How Are Average Tax Rates Calculated?
For individual income an average tax rate is total taxes paid divided by income. A single taxpayer with $45,000 in gross income pays approximately $3,700 in income taxes. This results in an average tax rate of 8.2 percent. The tax liability comes from the tax bracket the individual is in and the marginal rates applied to their income. A portion of the taxpayer’s income is taxed at a marginal rate of 10 percent, a portion is taxed at a marginal rate of 12 percent, and another portion is untaxed due to the standard deduction.
Who Pays Higher Average Tax Rates?
Due to the progressivity of the U.S. federal tax system high-income taxpayers pay the highest average income tax rate. According to 2016 data from the IRS, the average income tax rate for the top 1 percent was 26.9 percent while the bottom 50 percent of taxpayers had an average tax rate of just 3.7 percent.
How Have Average Tax Rates Changed Over Time?
Average tax rates faced by the top 0.1 percent of U.S. households have fluctuated over time. This results from changes to U.S. tax laws at the federal, state, and local levels. While the average rates for total taxes on the top 0.1 percent have fallen 10.8 percentage points from the 1950s (the blue line in the figure below), average income tax rates have remained relatively stable (the purple line in the figure below). In the 1950s, the top 0.1 percent of households faced average effective income tax rates of 21.0 percent, versus 20.7 percent as of 2014.

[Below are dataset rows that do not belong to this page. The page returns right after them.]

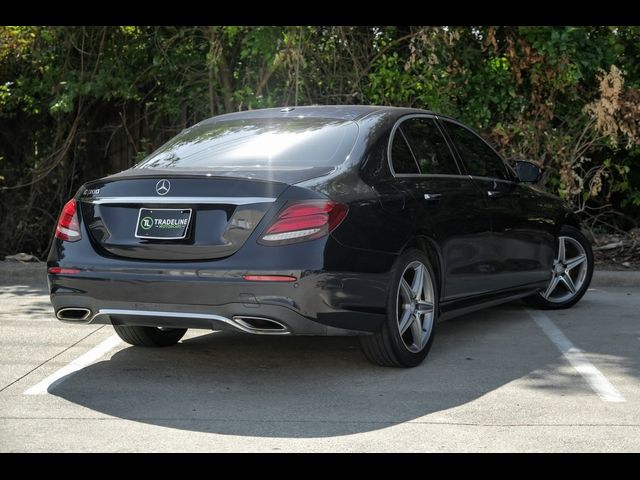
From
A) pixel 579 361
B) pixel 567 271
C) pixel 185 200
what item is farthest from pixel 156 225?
pixel 567 271

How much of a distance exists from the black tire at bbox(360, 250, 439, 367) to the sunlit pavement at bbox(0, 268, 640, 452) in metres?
0.08

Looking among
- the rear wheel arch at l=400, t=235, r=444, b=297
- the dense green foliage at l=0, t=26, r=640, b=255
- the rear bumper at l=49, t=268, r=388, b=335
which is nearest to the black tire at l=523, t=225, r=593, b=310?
the rear wheel arch at l=400, t=235, r=444, b=297

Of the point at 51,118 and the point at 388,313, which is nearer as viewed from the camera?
the point at 388,313

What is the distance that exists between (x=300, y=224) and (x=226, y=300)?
56 cm

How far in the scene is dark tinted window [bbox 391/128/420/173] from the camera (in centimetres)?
671

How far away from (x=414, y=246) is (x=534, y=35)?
5732mm

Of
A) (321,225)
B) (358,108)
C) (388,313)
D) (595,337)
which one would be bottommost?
(595,337)

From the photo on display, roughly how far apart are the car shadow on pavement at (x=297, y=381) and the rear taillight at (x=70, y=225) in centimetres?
83

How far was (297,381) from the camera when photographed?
627 cm

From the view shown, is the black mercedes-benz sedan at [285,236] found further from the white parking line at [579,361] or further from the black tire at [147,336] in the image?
the white parking line at [579,361]

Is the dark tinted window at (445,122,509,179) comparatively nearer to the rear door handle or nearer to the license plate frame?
the rear door handle
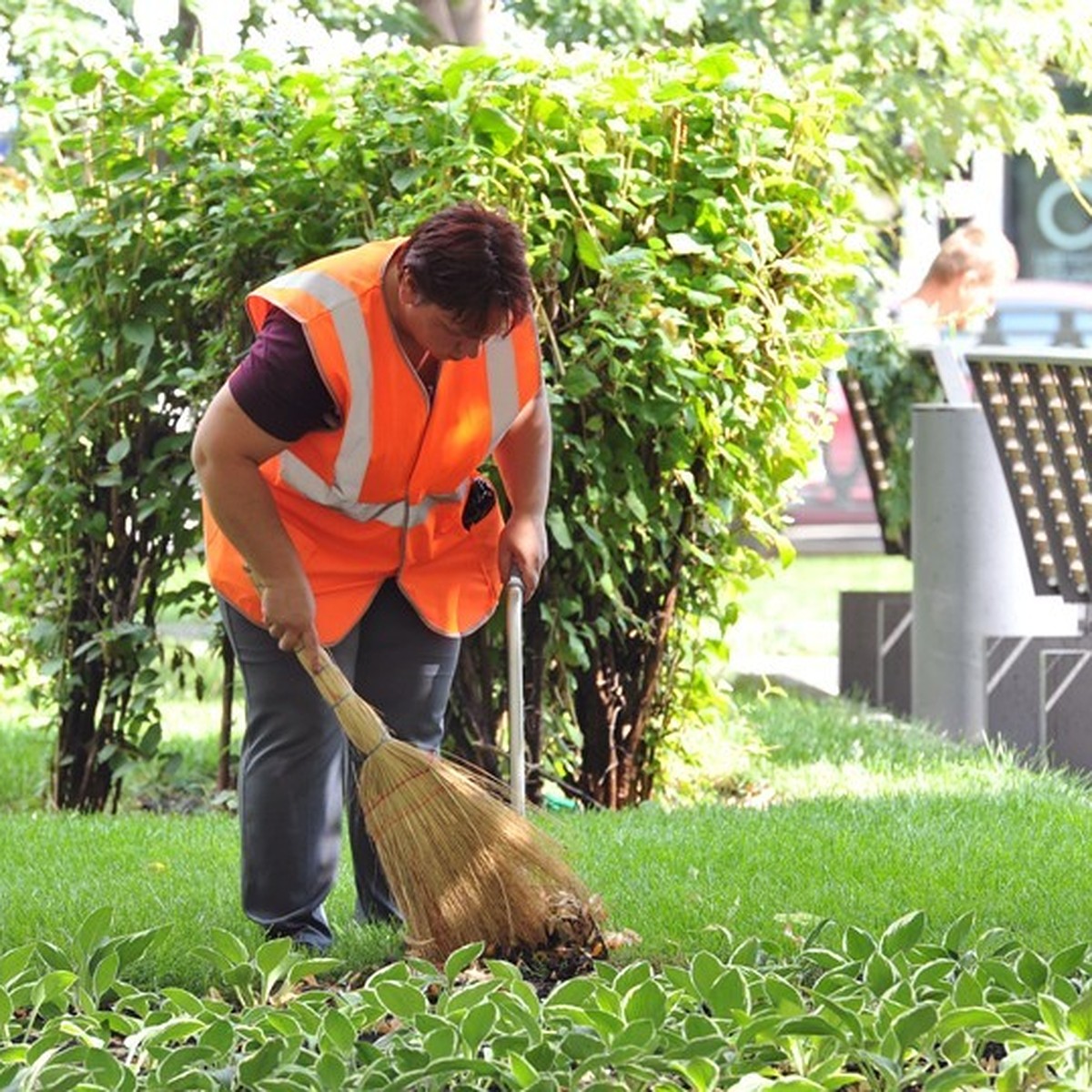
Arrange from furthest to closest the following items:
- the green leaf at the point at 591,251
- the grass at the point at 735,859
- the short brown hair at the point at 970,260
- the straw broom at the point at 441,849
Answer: the short brown hair at the point at 970,260, the green leaf at the point at 591,251, the grass at the point at 735,859, the straw broom at the point at 441,849

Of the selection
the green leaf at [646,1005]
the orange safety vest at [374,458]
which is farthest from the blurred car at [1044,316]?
the green leaf at [646,1005]

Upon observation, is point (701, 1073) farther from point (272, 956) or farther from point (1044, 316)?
point (1044, 316)

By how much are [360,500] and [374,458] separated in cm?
13

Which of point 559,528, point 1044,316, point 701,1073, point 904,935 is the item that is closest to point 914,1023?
point 701,1073

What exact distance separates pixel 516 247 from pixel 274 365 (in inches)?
18.7

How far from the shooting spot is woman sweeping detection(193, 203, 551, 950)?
414 centimetres

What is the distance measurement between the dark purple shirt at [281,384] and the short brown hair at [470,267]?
0.25m

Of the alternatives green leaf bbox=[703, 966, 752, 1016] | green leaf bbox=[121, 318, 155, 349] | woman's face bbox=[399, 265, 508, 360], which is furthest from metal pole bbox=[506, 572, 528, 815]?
green leaf bbox=[121, 318, 155, 349]

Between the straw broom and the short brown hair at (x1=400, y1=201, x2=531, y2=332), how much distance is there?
2.32 ft

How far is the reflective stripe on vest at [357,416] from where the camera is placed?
419 centimetres

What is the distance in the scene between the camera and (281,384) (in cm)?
414

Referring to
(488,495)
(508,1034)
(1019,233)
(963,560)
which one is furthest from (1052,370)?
(1019,233)

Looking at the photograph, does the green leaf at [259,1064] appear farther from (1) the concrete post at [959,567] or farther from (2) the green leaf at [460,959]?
(1) the concrete post at [959,567]

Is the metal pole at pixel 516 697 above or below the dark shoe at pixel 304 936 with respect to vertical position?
above
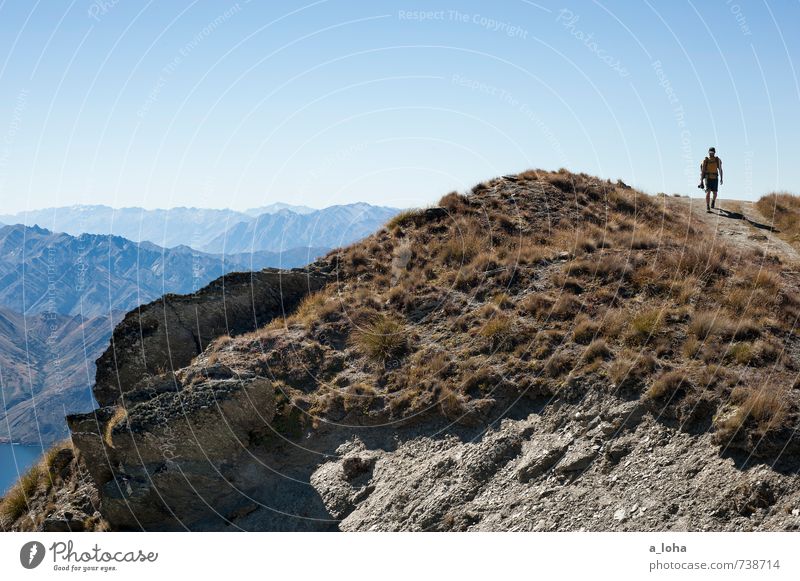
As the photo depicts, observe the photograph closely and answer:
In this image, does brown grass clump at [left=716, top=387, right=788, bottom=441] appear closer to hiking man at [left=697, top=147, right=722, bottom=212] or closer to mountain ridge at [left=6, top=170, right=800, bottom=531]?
mountain ridge at [left=6, top=170, right=800, bottom=531]

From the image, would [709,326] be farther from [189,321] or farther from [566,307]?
[189,321]

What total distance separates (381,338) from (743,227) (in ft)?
59.1

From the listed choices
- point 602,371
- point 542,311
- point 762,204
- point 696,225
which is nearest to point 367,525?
point 602,371

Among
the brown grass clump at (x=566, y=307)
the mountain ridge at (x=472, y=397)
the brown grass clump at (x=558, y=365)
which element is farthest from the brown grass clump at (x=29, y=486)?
the brown grass clump at (x=566, y=307)

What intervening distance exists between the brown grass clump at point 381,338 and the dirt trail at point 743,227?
44.8ft

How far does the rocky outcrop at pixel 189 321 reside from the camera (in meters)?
23.8

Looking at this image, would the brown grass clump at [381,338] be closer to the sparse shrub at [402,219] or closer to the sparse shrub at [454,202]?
the sparse shrub at [402,219]

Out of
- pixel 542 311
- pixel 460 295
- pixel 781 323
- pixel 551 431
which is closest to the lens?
pixel 551 431

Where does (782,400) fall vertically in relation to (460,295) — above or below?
below

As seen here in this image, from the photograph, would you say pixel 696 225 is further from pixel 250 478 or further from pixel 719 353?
pixel 250 478

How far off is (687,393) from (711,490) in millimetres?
2792

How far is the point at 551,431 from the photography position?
1622 cm

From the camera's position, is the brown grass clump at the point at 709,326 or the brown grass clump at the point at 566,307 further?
the brown grass clump at the point at 566,307

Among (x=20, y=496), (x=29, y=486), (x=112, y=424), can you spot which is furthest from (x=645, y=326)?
(x=20, y=496)
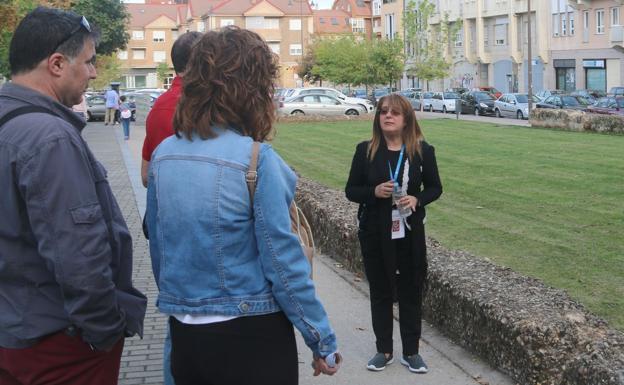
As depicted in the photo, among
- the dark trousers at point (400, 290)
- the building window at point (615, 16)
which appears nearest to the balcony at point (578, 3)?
the building window at point (615, 16)

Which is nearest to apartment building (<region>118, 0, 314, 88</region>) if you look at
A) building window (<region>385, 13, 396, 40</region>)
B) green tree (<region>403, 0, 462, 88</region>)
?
building window (<region>385, 13, 396, 40</region>)

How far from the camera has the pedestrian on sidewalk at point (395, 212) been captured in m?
5.19

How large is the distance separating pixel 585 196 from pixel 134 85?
109783 millimetres

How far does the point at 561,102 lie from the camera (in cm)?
4172

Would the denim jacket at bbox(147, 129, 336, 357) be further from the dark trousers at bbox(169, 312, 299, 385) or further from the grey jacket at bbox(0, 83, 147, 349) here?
the grey jacket at bbox(0, 83, 147, 349)

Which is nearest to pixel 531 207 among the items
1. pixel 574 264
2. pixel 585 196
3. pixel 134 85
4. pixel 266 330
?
pixel 585 196

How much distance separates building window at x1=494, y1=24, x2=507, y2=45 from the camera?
66.8m

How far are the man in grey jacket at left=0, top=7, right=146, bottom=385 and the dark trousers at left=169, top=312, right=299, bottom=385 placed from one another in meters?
0.25

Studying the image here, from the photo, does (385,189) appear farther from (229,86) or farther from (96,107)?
(96,107)

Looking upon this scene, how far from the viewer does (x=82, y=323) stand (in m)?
2.68

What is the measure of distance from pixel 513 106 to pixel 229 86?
4334cm

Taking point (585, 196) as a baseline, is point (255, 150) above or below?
above

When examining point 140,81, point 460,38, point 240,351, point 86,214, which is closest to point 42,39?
point 86,214

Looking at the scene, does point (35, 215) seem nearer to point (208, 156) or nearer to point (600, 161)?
point (208, 156)
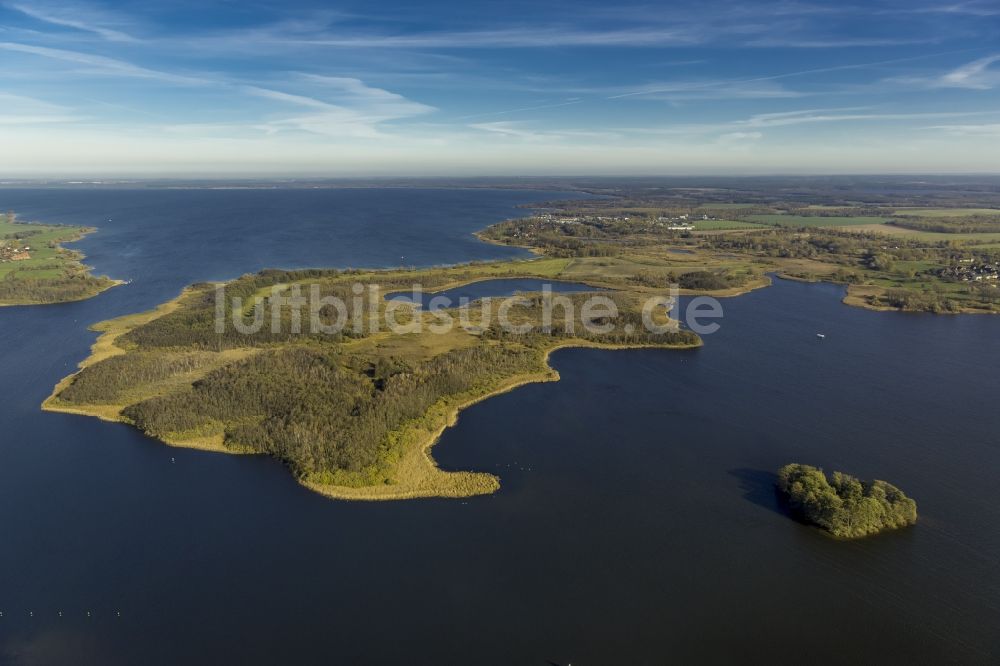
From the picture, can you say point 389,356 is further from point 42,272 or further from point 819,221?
point 819,221

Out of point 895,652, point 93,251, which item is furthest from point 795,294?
point 93,251

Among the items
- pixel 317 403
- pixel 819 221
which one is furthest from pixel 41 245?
pixel 819 221

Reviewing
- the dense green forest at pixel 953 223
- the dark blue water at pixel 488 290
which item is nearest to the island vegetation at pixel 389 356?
the dark blue water at pixel 488 290

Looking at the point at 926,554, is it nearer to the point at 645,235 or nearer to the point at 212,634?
the point at 212,634

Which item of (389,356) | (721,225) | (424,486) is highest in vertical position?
(721,225)

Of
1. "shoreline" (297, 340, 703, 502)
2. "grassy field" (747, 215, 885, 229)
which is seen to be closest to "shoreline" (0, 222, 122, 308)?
"shoreline" (297, 340, 703, 502)

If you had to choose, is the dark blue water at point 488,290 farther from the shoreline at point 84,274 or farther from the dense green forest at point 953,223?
the dense green forest at point 953,223
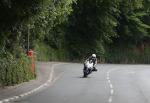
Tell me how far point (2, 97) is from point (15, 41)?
9.10 m

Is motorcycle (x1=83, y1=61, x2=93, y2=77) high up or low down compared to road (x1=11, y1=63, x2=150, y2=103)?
up

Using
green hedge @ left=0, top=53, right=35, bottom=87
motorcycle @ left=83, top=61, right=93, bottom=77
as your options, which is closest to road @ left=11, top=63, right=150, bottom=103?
green hedge @ left=0, top=53, right=35, bottom=87

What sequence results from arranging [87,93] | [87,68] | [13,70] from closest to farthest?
[87,93] → [13,70] → [87,68]

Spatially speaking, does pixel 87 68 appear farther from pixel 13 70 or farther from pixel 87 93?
pixel 87 93

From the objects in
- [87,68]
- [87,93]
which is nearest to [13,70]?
[87,93]

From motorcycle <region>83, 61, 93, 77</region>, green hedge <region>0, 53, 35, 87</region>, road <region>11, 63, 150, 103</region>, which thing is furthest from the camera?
motorcycle <region>83, 61, 93, 77</region>

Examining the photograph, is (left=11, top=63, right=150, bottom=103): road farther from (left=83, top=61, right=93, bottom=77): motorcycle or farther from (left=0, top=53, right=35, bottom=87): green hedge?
(left=83, top=61, right=93, bottom=77): motorcycle

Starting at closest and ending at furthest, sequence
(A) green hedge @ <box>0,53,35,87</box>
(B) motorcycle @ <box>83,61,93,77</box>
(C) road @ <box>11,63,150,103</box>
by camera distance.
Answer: (C) road @ <box>11,63,150,103</box>
(A) green hedge @ <box>0,53,35,87</box>
(B) motorcycle @ <box>83,61,93,77</box>

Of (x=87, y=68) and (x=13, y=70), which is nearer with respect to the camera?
(x=13, y=70)

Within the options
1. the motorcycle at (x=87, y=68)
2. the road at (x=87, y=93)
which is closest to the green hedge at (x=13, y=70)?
the road at (x=87, y=93)

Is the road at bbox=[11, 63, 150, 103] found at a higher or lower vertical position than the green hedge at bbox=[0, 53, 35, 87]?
lower

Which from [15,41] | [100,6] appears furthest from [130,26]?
[15,41]

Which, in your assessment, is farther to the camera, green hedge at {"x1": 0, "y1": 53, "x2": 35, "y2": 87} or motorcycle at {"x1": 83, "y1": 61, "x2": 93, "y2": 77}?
motorcycle at {"x1": 83, "y1": 61, "x2": 93, "y2": 77}

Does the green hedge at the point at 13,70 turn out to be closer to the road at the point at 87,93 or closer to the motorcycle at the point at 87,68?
the road at the point at 87,93
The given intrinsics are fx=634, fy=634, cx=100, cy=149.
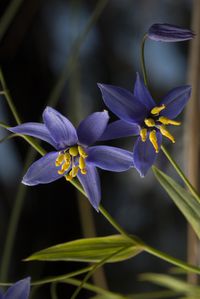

The 91 percent top marginal income tax rate of 1950 only applied to households with income over $200,000 (or about $2 million in today’s dollars). Only a small number of taxpayers would have had enough income to fall into the top bracket—fewer than 10,000 households, according to an article in The Wall Street Journal.
Even among households that did fall into the 91 percent bracket, the majority of their income was not subject to that top bracket. After all, the 91 percent bracket only applied to income above $200,000, not to every single dollar earned by households. So despite a top bracket with a very high rate, the average tax rate was much lower.